The Bombers ate time off the clock down low, pinning the puck against the boards, but didn't take off enough - the Klippers' efforts finally paid off with less than three minutes to go, when Cam Perlinger banged the puck home shorthanded in a scrum in front of Laser-Hume.
When DeGraves left the box, MacPherson fled for the bench and got the Klippers an extra attacker - six-on-five, do-or-die time. Despite their late surge though, the Klippers didn't do and henceforth died. The Bombers got the puck out of danger just long enough to stay ahead at the final whistle. Klippers fans can stash away their signs for another season, their team will be free to book the earliest possible tee-time and the Bombers will advance to the semi-finals for the third straight season.

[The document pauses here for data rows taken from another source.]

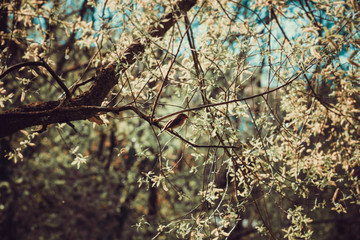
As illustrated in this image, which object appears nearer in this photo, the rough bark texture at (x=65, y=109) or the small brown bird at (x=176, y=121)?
the small brown bird at (x=176, y=121)

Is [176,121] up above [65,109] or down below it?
below

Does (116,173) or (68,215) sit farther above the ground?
(116,173)

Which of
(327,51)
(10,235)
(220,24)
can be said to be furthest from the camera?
(10,235)

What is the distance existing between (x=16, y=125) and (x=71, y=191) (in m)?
5.37

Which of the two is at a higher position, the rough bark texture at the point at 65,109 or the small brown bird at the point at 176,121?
the rough bark texture at the point at 65,109

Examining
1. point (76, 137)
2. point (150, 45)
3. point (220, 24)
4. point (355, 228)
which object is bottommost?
point (355, 228)

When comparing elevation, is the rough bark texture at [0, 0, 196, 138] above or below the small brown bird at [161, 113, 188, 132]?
above

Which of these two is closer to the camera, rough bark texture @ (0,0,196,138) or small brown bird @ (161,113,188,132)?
small brown bird @ (161,113,188,132)

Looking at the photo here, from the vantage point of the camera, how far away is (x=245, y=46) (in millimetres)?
2070

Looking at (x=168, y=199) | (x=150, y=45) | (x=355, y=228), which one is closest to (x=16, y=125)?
(x=150, y=45)

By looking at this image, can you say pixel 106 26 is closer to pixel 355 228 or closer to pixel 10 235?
pixel 10 235

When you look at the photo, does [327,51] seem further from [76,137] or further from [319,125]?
[76,137]

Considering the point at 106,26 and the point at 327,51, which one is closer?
the point at 327,51

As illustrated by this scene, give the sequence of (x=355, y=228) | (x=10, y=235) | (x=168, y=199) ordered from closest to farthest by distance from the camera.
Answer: (x=10, y=235) → (x=168, y=199) → (x=355, y=228)
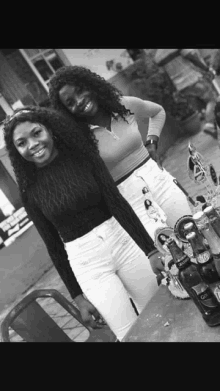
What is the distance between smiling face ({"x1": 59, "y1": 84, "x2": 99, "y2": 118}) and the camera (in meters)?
2.18

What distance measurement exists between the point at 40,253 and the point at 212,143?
2821 mm

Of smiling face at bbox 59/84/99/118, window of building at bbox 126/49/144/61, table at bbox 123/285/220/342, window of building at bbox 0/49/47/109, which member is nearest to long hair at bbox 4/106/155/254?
smiling face at bbox 59/84/99/118

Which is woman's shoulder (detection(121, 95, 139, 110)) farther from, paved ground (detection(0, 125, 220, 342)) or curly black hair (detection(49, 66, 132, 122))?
paved ground (detection(0, 125, 220, 342))

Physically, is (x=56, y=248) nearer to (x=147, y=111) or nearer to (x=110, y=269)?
(x=110, y=269)

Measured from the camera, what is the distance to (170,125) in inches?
336

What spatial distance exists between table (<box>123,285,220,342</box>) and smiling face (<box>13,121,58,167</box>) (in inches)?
29.7

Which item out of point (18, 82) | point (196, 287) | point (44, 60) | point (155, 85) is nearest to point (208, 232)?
point (196, 287)

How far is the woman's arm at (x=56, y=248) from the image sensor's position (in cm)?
211

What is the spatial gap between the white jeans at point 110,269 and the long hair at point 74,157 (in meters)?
0.07

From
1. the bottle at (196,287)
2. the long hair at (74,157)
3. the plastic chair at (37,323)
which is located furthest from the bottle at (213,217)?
the plastic chair at (37,323)

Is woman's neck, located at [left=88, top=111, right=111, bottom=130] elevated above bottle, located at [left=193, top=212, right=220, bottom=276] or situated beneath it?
elevated above

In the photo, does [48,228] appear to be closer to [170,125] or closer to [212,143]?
[212,143]
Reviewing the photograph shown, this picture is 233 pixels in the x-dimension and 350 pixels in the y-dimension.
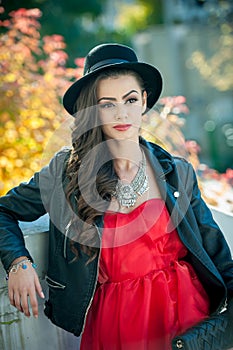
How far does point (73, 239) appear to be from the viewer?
64.8 inches

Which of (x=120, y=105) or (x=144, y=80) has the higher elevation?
(x=144, y=80)

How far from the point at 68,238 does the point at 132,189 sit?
28 cm

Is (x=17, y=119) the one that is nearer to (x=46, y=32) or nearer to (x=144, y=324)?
(x=144, y=324)

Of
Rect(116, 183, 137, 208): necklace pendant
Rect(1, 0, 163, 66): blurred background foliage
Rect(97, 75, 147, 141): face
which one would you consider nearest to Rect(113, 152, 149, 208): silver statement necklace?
Rect(116, 183, 137, 208): necklace pendant

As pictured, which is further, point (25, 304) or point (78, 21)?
point (78, 21)

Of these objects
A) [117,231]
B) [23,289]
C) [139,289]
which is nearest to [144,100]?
[117,231]

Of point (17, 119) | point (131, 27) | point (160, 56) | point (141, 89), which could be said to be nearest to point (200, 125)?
point (160, 56)

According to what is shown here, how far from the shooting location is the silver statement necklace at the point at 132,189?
5.57ft

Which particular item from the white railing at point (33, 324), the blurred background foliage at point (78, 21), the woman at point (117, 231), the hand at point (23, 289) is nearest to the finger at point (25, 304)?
the hand at point (23, 289)

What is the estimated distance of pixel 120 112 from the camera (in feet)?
5.42

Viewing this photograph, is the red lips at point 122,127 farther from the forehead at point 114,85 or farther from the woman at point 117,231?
the forehead at point 114,85

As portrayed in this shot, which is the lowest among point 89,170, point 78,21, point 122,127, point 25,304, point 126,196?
point 25,304

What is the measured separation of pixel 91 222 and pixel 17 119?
187 cm

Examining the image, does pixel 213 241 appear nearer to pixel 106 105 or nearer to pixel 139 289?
pixel 139 289
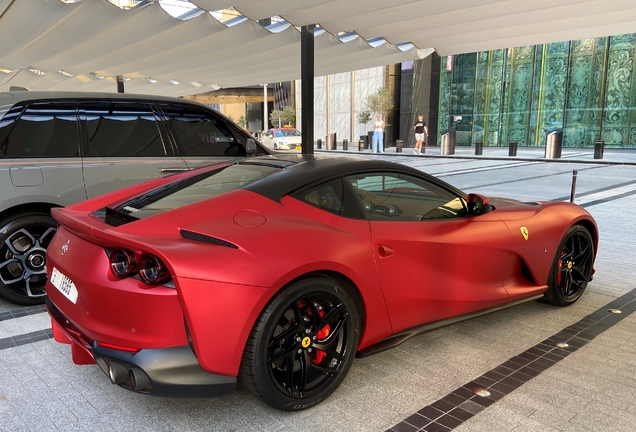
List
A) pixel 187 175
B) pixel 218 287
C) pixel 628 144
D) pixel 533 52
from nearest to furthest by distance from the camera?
pixel 218 287 < pixel 187 175 < pixel 628 144 < pixel 533 52

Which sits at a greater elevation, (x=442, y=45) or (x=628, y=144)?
(x=442, y=45)

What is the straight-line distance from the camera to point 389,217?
3.25 m

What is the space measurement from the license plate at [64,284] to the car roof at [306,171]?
111 cm

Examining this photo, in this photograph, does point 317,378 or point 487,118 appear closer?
point 317,378

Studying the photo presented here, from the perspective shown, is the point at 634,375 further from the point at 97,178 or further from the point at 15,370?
the point at 97,178

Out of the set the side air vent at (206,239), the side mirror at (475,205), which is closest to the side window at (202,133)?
the side mirror at (475,205)

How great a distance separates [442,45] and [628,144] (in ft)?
69.0

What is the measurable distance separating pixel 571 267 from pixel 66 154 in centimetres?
471

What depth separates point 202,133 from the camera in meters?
5.55

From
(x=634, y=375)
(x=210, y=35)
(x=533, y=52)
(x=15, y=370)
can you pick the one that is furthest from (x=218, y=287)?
(x=533, y=52)

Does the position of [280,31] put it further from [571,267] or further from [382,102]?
[382,102]

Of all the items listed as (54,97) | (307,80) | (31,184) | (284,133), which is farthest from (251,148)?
(284,133)

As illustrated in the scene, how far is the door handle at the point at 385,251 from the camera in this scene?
304 cm

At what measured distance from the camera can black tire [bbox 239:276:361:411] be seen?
2541 mm
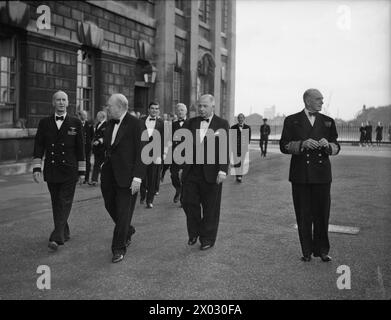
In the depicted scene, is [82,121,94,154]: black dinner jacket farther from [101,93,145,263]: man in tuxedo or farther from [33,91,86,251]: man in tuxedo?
[101,93,145,263]: man in tuxedo

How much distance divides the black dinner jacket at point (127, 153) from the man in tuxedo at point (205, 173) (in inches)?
35.8

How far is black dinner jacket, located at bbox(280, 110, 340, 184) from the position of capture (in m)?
5.63

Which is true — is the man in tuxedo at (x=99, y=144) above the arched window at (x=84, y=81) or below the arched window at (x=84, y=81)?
below

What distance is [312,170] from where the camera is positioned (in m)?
5.63

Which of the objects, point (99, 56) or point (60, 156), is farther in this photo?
point (99, 56)

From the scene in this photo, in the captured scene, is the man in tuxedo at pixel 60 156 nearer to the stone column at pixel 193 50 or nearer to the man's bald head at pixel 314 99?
the man's bald head at pixel 314 99

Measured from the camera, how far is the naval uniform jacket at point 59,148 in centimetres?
630

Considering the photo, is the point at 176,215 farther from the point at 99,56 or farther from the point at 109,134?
the point at 99,56

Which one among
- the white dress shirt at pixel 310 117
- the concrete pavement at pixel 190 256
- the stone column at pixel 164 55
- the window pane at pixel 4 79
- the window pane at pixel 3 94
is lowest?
the concrete pavement at pixel 190 256

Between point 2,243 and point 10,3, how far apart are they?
882cm

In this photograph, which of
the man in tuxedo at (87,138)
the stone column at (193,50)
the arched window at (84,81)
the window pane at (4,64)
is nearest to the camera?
the man in tuxedo at (87,138)

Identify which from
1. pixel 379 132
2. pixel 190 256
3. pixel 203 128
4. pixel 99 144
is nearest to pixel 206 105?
pixel 203 128

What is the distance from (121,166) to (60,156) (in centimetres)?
109

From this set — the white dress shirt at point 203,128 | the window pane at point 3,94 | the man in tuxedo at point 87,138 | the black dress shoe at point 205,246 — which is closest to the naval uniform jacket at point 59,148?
the white dress shirt at point 203,128
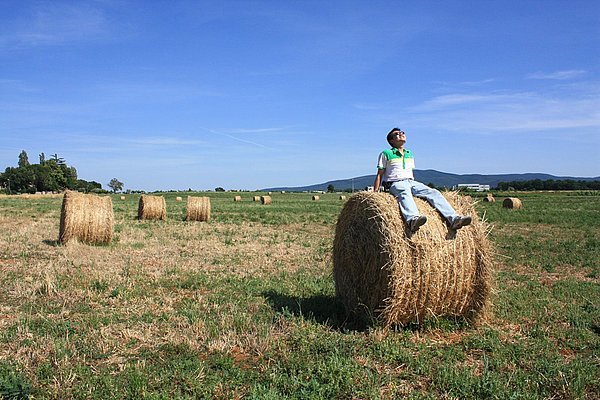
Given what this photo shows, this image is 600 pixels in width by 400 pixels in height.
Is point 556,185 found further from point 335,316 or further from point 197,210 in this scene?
point 335,316

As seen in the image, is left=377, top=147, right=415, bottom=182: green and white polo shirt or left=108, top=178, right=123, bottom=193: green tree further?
left=108, top=178, right=123, bottom=193: green tree

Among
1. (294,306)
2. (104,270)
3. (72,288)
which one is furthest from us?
(104,270)

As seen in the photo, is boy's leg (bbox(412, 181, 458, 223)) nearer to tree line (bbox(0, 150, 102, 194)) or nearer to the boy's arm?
the boy's arm

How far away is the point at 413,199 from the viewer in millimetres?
7297

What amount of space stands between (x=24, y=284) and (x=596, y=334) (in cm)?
936

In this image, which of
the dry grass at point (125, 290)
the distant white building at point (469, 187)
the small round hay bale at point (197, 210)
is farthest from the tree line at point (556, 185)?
the dry grass at point (125, 290)

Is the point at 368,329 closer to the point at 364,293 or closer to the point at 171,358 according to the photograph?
the point at 364,293

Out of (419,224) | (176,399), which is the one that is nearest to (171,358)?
(176,399)

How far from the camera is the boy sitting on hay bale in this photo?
22.7 feet

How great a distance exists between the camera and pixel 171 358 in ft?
19.0

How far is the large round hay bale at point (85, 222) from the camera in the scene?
595 inches

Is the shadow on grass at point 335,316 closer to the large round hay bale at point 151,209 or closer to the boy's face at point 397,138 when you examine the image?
the boy's face at point 397,138

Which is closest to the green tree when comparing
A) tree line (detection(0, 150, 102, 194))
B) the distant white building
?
tree line (detection(0, 150, 102, 194))

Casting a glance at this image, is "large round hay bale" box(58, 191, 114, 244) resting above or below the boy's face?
below
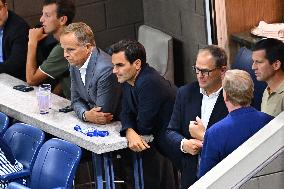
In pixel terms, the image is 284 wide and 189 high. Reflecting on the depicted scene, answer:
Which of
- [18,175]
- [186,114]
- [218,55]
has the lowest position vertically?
[18,175]

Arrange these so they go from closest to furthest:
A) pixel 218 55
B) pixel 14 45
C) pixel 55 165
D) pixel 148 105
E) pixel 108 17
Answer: pixel 218 55, pixel 55 165, pixel 148 105, pixel 14 45, pixel 108 17

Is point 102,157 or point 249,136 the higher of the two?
point 249,136

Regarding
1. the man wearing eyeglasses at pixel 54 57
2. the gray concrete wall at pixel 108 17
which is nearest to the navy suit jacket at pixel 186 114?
the man wearing eyeglasses at pixel 54 57

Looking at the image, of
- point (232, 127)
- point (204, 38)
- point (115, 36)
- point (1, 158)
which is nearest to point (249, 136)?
point (232, 127)

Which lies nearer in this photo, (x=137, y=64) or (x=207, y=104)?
(x=207, y=104)

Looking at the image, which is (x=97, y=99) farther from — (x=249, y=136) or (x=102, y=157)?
(x=249, y=136)

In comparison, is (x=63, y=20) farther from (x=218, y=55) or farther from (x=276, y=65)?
(x=276, y=65)

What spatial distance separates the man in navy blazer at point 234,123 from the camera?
17.5 ft

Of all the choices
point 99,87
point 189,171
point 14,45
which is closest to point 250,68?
point 189,171

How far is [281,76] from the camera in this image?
5.89m

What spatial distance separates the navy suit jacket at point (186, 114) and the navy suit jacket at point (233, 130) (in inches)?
17.9

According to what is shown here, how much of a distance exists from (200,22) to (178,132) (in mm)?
1771

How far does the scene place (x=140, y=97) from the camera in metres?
6.34

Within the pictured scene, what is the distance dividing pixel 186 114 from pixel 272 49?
68cm
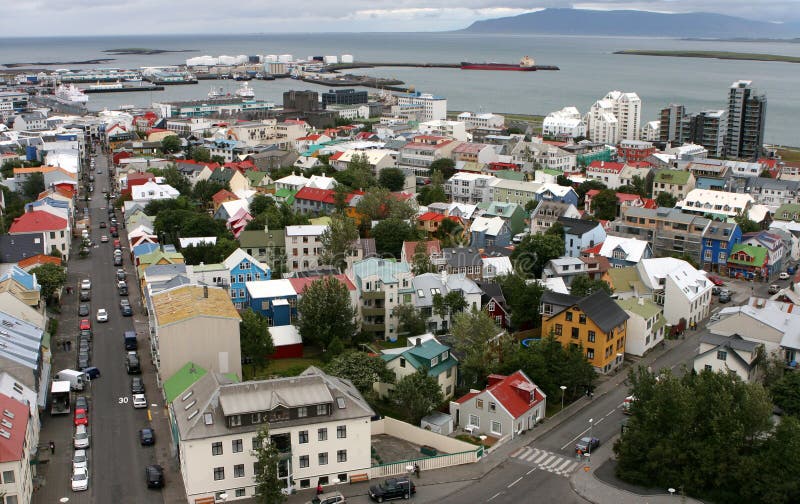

Laser-Hume made 34 saves on 35 shots for the win, while MacPherson stopped 21 shots on the night. Egan's goal would stand as a game - and series - winner.
Two teams punched their tickets for the semifinal Wednesday - the Bombers and the Battlefords North Stars, who beat Melville 3-2 in overtime and clinched a sweep. Rylan Williams, the son of former Bomber forward Danny Williams, got the series-clinching OT goal.
Melfort defeated Estevan 5-2, moving ahead in their series 3-1, while Humboldt and Weyburn went to overtime in a hard-fought Game 4, with Weyburn's Nick Kovacs playing hero and tying the series at two. Flin Flon, as the league's top seed, will face the lowest remaining seed after the first round - if all higher-ranked teams win their series, the Bombers would face the Stars in the semis.
Flin Flon outscored the Klippers 19-3 in the series, shutting the Klippers out twice and coming just moments away from doing it three times. The Klippers did not score a single goal at even strength in the series, getting two powerplay markers as well as Perlinger's shorthanded score Wednesday.
Laser-Hume faced 120 shots by the Klippers - he saved 117 of them. Four Bomber players scored as many goals in the series as the entire Klippers roster managed in the entire series - one, Sylvestre, did so in just one period in Game 2.
The game signals the end of the junior A careers of seven Klippers players - forwards Tylin Hilbig, Easton Inglis, Logan Linklater, Brock Mueller and Kale Taylor and defenders Nathan DeGraves and Simon Diaz.